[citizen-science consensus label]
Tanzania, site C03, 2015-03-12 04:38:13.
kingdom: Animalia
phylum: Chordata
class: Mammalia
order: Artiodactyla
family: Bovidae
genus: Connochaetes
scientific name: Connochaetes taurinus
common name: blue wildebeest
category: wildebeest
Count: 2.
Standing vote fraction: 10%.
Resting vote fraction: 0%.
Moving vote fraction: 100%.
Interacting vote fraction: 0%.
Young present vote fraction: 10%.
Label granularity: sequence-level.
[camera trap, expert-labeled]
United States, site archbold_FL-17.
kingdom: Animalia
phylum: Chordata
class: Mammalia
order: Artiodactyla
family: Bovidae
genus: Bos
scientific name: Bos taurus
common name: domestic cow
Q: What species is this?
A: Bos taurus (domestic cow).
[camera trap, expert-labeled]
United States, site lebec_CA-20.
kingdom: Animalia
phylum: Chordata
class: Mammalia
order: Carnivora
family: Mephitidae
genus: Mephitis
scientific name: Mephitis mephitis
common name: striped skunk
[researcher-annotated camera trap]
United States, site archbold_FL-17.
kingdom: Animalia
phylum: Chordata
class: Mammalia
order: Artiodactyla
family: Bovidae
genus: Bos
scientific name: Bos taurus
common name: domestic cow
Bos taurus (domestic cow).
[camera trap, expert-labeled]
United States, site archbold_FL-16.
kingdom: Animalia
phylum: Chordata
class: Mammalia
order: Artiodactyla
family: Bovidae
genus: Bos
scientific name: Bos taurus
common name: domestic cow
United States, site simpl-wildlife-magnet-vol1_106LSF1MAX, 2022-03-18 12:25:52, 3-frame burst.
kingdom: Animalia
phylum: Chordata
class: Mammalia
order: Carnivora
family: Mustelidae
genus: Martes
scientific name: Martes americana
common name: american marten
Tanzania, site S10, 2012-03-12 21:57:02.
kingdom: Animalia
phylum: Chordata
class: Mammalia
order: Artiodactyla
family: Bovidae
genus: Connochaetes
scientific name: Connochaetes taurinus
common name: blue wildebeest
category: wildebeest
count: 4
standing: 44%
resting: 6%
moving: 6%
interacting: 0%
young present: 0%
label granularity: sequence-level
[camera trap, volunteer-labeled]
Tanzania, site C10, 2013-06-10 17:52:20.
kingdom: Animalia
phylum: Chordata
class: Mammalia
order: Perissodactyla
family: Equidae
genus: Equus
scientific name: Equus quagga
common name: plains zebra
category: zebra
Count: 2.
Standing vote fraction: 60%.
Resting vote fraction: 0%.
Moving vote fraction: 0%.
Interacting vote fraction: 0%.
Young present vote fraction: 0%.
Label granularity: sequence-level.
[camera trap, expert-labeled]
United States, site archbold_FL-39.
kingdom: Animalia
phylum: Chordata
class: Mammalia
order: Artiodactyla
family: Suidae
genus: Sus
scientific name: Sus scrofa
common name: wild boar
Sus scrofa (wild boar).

* REQUIRED WORK
A faithful, word-for-word transcript of the material above is the required answer.

* RESULT OF THIS EXERCISE
[citizen-science consensus label]
Tanzania, site C03, 2015-03-12 04:38:13.
kingdom: Animalia
phylum: Chordata
class: Mammalia
order: Artiodactyla
family: Bovidae
genus: Connochaetes
scientific name: Connochaetes taurinus
common name: blue wildebeest
category: wildebeest
Count: 2.
Standing vote fraction: 10%.
Resting vote fraction: 0%.
Moving vote fraction: 100%.
Interacting vote fraction: 0%.
Young present vote fraction: 10%.
Label granularity: sequence-level.
[camera trap, expert-labeled]
United States, site archbold_FL-17.
kingdom: Animalia
phylum: Chordata
class: Mammalia
order: Artiodactyla
family: Bovidae
genus: Bos
scientific name: Bos taurus
common name: domestic cow
Q: What species is this?
A: Bos taurus (domestic cow).
[camera trap, expert-labeled]
United States, site lebec_CA-20.
kingdom: Animalia
phylum: Chordata
class: Mammalia
order: Carnivora
family: Mephitidae
genus: Mephitis
scientific name: Mephitis mephitis
common name: striped skunk
[researcher-annotated camera trap]
United States, site archbold_FL-17.
kingdom: Animalia
phylum: Chordata
class: Mammalia
order: Artiodactyla
family: Bovidae
genus: Bos
scientific name: Bos taurus
common name: domestic cow
Bos taurus (domestic cow).
[camera trap, expert-labeled]
United States, site archbold_FL-16.
kingdom: Animalia
phylum: Chordata
class: Mammalia
order: Artiodactyla
family: Bovidae
genus: Bos
scientific name: Bos taurus
common name: domestic cow
United States, site simpl-wildlife-magnet-vol1_106LSF1MAX, 2022-03-18 12:25:52, 3-frame burst.
kingdom: Animalia
phylum: Chordata
class: Mammalia
order: Carnivora
family: Mustelidae
genus: Martes
scientific name: Martes americana
common name: american marten
Tanzania, site S10, 2012-03-12 21:57:02.
kingdom: Animalia
phylum: Chordata
class: Mammalia
order: Artiodactyla
family: Bovidae
genus: Connochaetes
scientific name: Connochaetes taurinus
common name: blue wildebeest
category: wildebeest
count: 4
standing: 44%
resting: 6%
moving: 6%
interacting: 0%
young present: 0%
label granularity: sequence-level
[camera trap, volunteer-labeled]
Tanzania, site C10, 2013-06-10 17:52:20.
kingdom: Animalia
phylum: Chordata
class: Mammalia
order: Perissodactyla
family: Equidae
genus: Equus
scientific name: Equus quagga
common name: plains zebra
category: zebra
Count: 2.
Standing vote fraction: 60%.
Resting vote fraction: 0%.
Moving vote fraction: 0%.
Interacting vote fraction: 0%.
Young present vote fraction: 0%.
Label granularity: sequence-level.
[camera trap, expert-labeled]
United States, site archbold_FL-39.
kingdom: Animalia
phylum: Chordata
class: Mammalia
order: Artiodactyla
family: Suidae
genus: Sus
scientific name: Sus scrofa
common name: wild boar
Sus scrofa (wild boar).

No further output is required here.